Zarząd Jastrzębskiej Spółki Węglowej odrzucił związkowy postulat 10-procentowej podwyżki płac. Jak tłumaczy, oznaczałoby to wzrost kosztów stałych w spółce o blisko 200 mln zł. JSW ubiegły rok najwyższym w górnictwie zyskiem.
Według prezesa spółki, Jarosława Zagórowskiego, spełnienie związkowego postulatu jest niemożliwe. W planie na 2011 r. założono, że płace wzrosną o 2,3 proc., czyli o prognozowany wskaźnik inflacji. Zarząd dopuszcza większą podwyżkę, jeżeli związkowcy zgodzą się ma wdrożenie do połowy roku nowego zakładowego układu zbiorowego pracy, w tym zakładowego systemu wynagradzania.
- 2011 rok będzie pierwszym, kiedy JSW przeznaczy na inwestycje ok. 1 mld zł, podobnie będzie w latach następnych. Dotychczas spółka przeznaczała na inwestycje ok. 500-600 mln zł rocznie. Należy też pamiętać, że 2010 r. był rokiem odpracowywania wielomilionowych strat po kryzysowym roku 2009 - argumentował prezes Zagórowski.
Według wstępnych szacunków, Jastrzębska Spółka Węglowa zamknęła ubiegły rok zyskiem netto rzędu 600 mln zł, wobec 340 mln zł strat rok wcześniej. Przedstawiciele spółki zastrzegają, że dane finansowe nie są jeszcze ostateczne - te znane będą w lutym. W tym roku JSW chciałaby zadebiutować na warszawskiej Giełdzie Papierów Wartościowych.

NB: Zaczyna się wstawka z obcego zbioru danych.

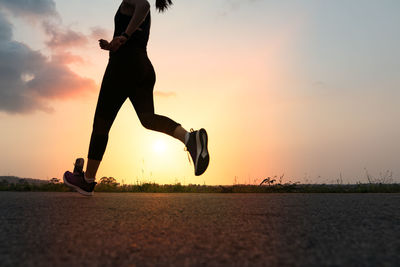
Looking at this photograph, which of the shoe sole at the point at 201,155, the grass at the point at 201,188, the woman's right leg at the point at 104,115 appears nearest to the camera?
the shoe sole at the point at 201,155

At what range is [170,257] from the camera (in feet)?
5.57

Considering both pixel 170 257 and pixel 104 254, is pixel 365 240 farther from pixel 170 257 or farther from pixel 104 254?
pixel 104 254

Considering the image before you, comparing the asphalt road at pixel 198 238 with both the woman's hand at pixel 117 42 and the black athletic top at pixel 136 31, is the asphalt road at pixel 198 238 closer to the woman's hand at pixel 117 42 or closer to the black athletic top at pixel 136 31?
the woman's hand at pixel 117 42

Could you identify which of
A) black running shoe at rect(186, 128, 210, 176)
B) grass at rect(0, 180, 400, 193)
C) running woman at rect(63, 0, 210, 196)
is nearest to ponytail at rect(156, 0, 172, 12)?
running woman at rect(63, 0, 210, 196)

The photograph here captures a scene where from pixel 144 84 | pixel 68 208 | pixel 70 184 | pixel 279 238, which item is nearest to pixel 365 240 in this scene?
pixel 279 238

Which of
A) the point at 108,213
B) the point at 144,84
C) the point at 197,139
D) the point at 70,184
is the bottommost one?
the point at 108,213

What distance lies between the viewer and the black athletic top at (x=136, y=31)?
15.0 feet

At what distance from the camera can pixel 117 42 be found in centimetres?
436

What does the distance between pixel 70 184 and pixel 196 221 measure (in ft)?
9.35

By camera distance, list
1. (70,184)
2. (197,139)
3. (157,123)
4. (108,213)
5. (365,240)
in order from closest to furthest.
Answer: (365,240)
(108,213)
(197,139)
(157,123)
(70,184)

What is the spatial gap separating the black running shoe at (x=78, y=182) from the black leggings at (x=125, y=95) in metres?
0.37

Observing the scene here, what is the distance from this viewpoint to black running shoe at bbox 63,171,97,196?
5.05 metres

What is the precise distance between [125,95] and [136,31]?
2.43 feet

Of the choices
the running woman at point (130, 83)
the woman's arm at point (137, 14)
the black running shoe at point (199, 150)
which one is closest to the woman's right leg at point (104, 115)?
the running woman at point (130, 83)
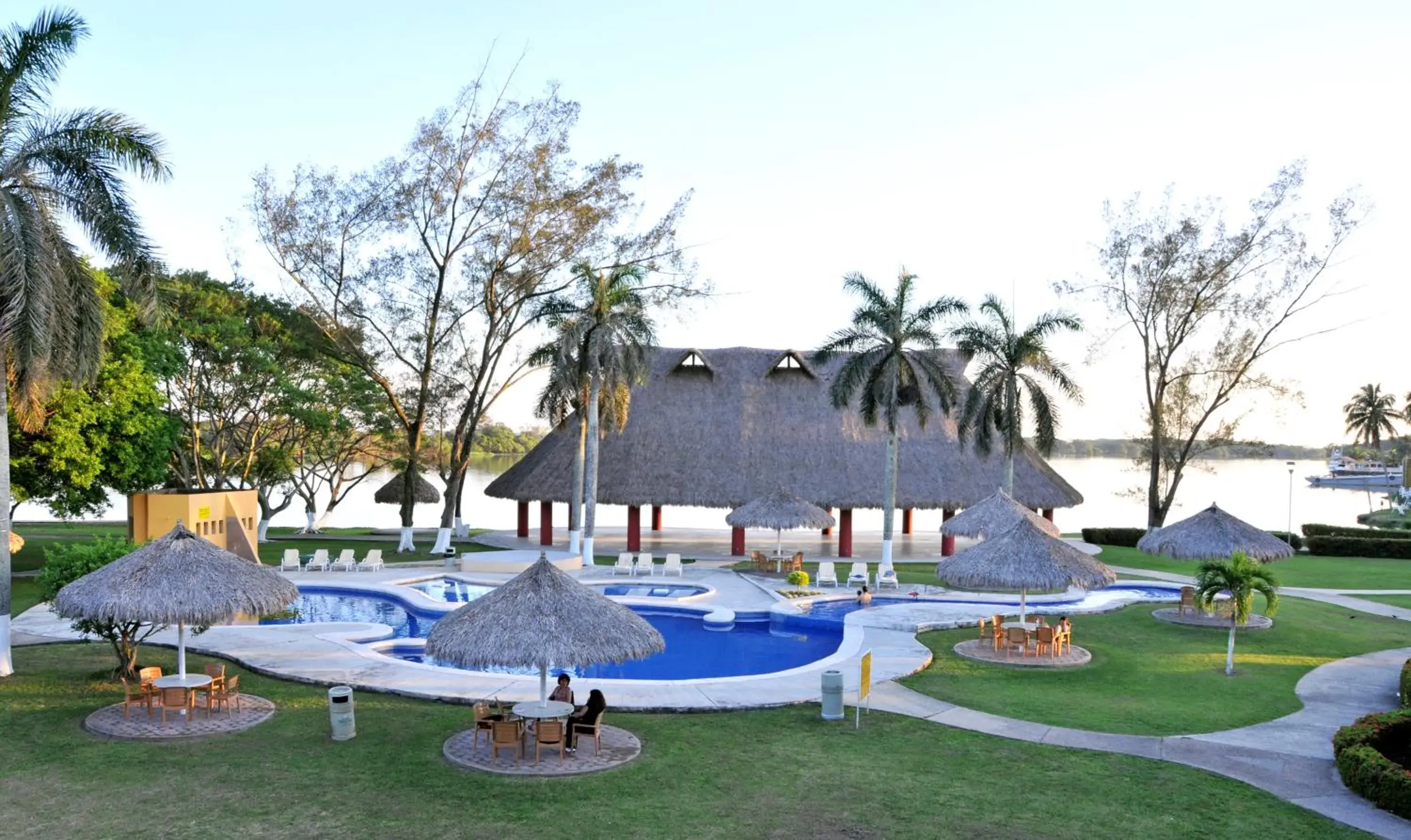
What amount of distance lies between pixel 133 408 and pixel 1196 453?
37675mm

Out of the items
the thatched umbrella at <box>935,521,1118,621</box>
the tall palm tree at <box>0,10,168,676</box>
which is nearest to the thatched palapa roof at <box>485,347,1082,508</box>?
the thatched umbrella at <box>935,521,1118,621</box>

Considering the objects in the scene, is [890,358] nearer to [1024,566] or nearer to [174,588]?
[1024,566]

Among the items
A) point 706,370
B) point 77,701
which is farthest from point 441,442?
point 77,701

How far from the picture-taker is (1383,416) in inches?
3954

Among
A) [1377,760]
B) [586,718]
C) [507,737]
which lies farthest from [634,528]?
[1377,760]

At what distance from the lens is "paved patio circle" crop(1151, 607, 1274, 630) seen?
20.7 metres

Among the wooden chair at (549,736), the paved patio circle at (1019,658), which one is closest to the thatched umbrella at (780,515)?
the paved patio circle at (1019,658)

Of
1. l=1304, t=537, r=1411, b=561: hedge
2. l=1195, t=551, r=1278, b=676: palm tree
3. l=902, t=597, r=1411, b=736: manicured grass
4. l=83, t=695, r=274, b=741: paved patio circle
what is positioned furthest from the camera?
l=1304, t=537, r=1411, b=561: hedge

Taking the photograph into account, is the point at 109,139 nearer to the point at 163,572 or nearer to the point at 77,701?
the point at 163,572

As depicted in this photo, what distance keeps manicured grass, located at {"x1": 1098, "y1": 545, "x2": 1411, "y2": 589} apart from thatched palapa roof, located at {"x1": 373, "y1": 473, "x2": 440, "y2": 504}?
79.1 feet

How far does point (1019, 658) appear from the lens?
56.9ft

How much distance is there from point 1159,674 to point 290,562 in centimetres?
2155

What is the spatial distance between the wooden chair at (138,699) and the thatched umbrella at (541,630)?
12.7 feet

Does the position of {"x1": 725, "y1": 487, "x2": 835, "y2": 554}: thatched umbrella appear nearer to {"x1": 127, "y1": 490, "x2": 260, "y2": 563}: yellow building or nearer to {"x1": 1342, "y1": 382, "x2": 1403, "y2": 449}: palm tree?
{"x1": 127, "y1": 490, "x2": 260, "y2": 563}: yellow building
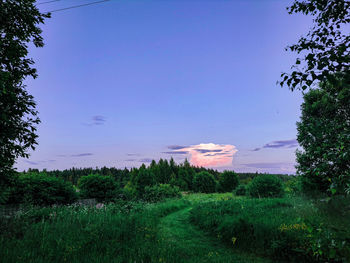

Związkowcy z JSW nie odnieśli się jeszcze do stanowiska zarządu. Wcześniej byli przeciwni uzależnianiu sprawy podwyżek od zakończenia trwających już wiele miesięcy prac nad nowym układem zbiorowym i system wynagradzania. Ich zdaniem, dobra sytuacja finansowa firmy pozwala na podwyżki.
JSW, wyspecjalizowana w produkcji węgla koksowego, należy do trzech największych spółek węglowych. Zatrudnia ponad 22,6 tys. osób w sześciu kopalniach. W tym roku zakłada utrzymanie poziomu zatrudnienia, przyjęcia do pracy mają jedynie uzupełnić naturalne odejścia pracowników.